When I started my company, I knew nearly nothing about running one. And it turns out, there’s quite a bit to running a company beyond knowing a lot about whatever it is you’re focused on building. I’ve learned the differences between an S-Corp and a C-Corp, what NNN and TI mean, what E&O stands for, and that Seattle’s revenue-based business taxes are, well, kind of a bummer.
I’m still learning. A lot.
One thing I’ve learned is that it’s not enough to provide something that people want enough to pay you for. How you manage cash flow and expenses is at least as important. You have to think carefully about the ROI of every expense. How will the company benefit? Is this something the company needs right now or will waiting a bit be just as beneficial? You have to balance the need to make the right investments and have the right resources with the need to not drain the bank account dry with lots of random expenses you hope will pay off down the line.
You worry not only about spending money, but about not spending money. What if that one expense is what makes all the difference to move the company forward?
Which brings me to Heidi Montag and Spencer Pratt (apparently known colloquially as “Speidi” by their closest, er, fans). I came across a fairly fascinating article on the Daily Beast about the rise and fall of their fame. Despite being on the covers of all of those magazines in the grocery store, they are now, according to this article, broke and living in Spencer’s parents’ beach house (a pretty good state of being broke, I guess, if you can get it).

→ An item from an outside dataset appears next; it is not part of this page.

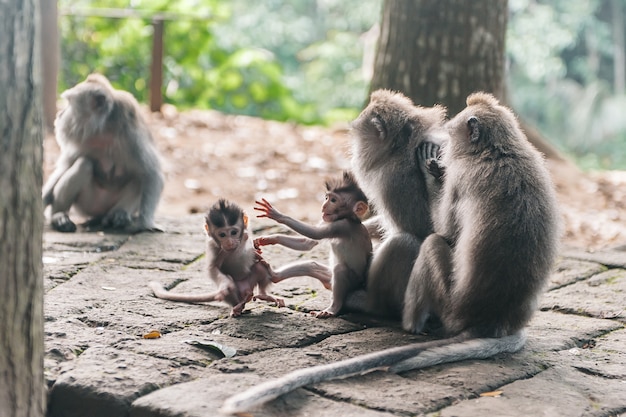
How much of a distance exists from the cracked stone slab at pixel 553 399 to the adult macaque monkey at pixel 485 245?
33 centimetres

Where did all the money go, the interviewer wanted to know.
Here’s what’s interesting. The money flowed out as soon as it came in (from appearances and the like), but not because they were partying it up, renting private jets to take them to Paris for dinner, throwing hundred dollar bills out open windows just to watch them flutter in the breeze. No, they spent the money on crazy props (plastic surgery, mystical crystals, a monster truck) that they thought were investments in their careers. They believed these expenses were necessary in order to sustain their fame. Without all of this spending, they thought, the fame would dry up and so would the money.

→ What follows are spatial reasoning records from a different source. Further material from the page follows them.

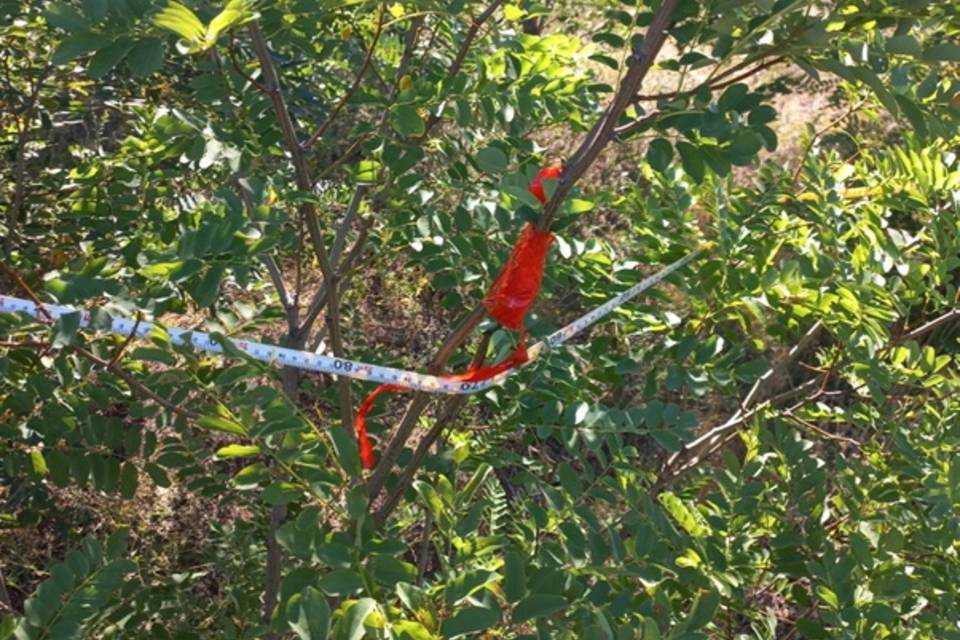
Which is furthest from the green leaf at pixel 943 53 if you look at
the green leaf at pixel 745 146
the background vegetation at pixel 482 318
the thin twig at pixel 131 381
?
the thin twig at pixel 131 381

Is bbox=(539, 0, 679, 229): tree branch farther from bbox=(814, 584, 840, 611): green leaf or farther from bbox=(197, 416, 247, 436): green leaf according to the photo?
bbox=(814, 584, 840, 611): green leaf

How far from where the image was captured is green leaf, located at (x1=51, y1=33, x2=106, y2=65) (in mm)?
1312

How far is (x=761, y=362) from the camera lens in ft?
5.80

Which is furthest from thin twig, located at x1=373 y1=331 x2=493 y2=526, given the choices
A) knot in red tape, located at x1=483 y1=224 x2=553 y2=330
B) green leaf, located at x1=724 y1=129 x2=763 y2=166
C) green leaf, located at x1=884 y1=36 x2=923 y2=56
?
green leaf, located at x1=884 y1=36 x2=923 y2=56

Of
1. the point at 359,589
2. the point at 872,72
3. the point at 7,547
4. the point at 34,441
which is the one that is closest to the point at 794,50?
the point at 872,72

Only the fame dried up anyway. The article goes into why that might be and how reality star fame perhaps is different from fame based on true accomplishment of some kind, but I’m more interested in the money. As the article notes:
“I thought I was investing in myself and my brand. Like Kim.” As in Kardashian, who came up often during the interview. Heidi continued: “When she buys these clothes, she’s investing in herself. Because she is a big brand and is likeable. I thought I had that potential.
How do you know if you’re investing in something that has potential or throwing away your money completely? Or, as is the more likely and more painful situation for entrepreneurs, spending on the wrong things or at the wrong times?
Doug Edwards’ new book I’m Feeling Lucky: the Confessions of Google Employee Number 59 has a section about Sergey and Larry’s guiding principles in the early days of Google. Efficiency. Frugality. Integrity. Doug recounts a story of an early business trip with Sergey to Italy.
“That seems kind of expensive,” Sergey said, looking at the hundred-dollar price for a cab from Malpensa airport to downtown in Milan in January 2003… “Maybe we should take the bus. It’s less than five Euros a person.” The bus? What? Were we college kids backpacking on spring break? Maybe we could just hitchhike into town. We compromised on the train, which ended up saving us fifty dollars.
It’s somewhat amazing that Larry and Sergey, with no experience running a company, and who brought tech, not business skills to the table, were thinking about things like keeping travel expenses low. And no doubt thinking about all of those details around sustaining a business contributed to their early success.
For the record, I would have paid for the cab. But probably not bought the monster truck.